Go through the listing below and repeat it exactly, omitting each picture.
╭──
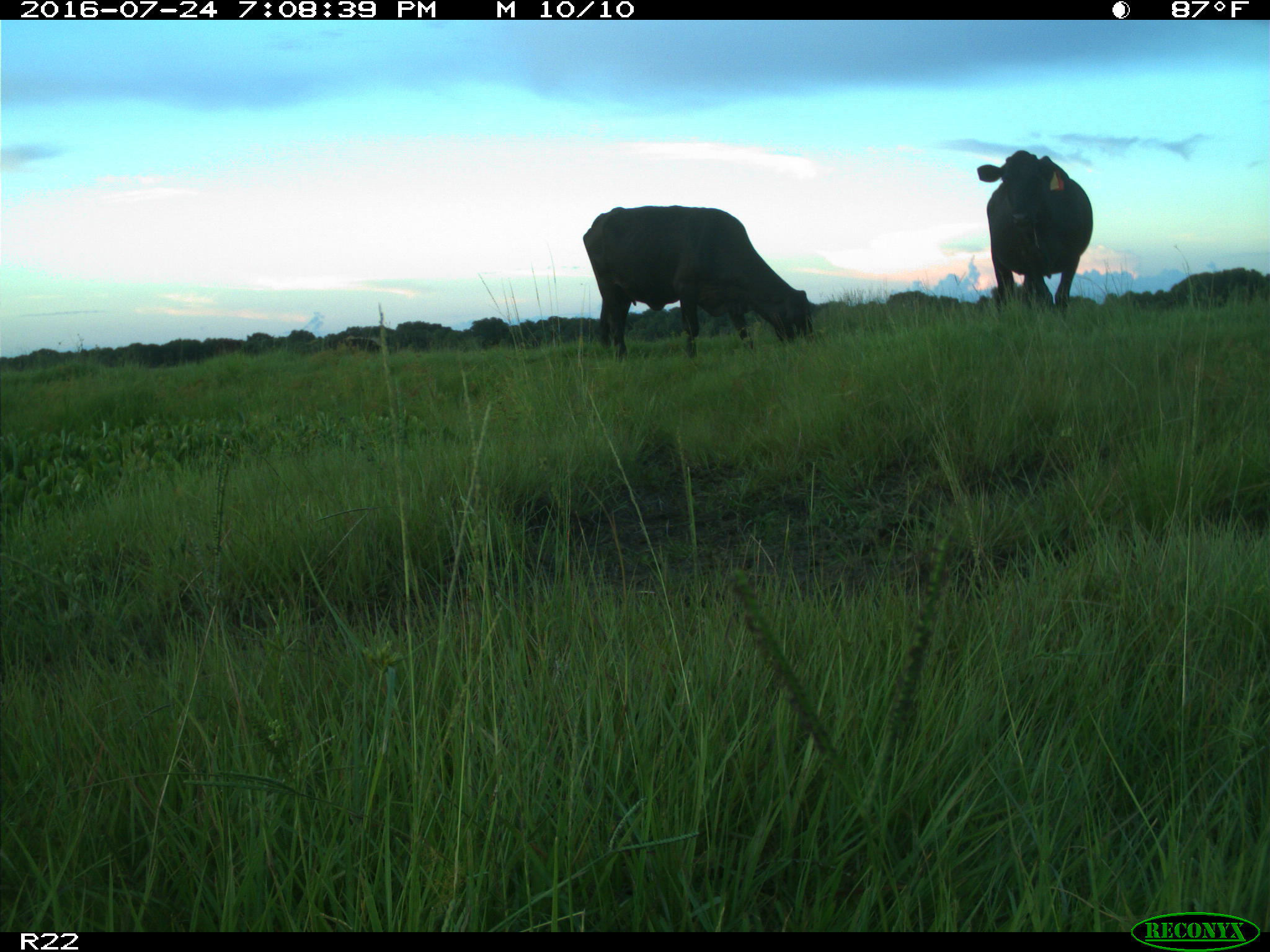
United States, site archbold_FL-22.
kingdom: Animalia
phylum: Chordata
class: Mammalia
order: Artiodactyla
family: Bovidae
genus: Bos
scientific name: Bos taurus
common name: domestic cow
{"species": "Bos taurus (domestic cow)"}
╰──
**Output of the task:**
United States, site archbold_FL-22.
kingdom: Animalia
phylum: Chordata
class: Mammalia
order: Artiodactyla
family: Bovidae
genus: Bos
scientific name: Bos taurus
common name: domestic cow
{"species": "Bos taurus (domestic cow)"}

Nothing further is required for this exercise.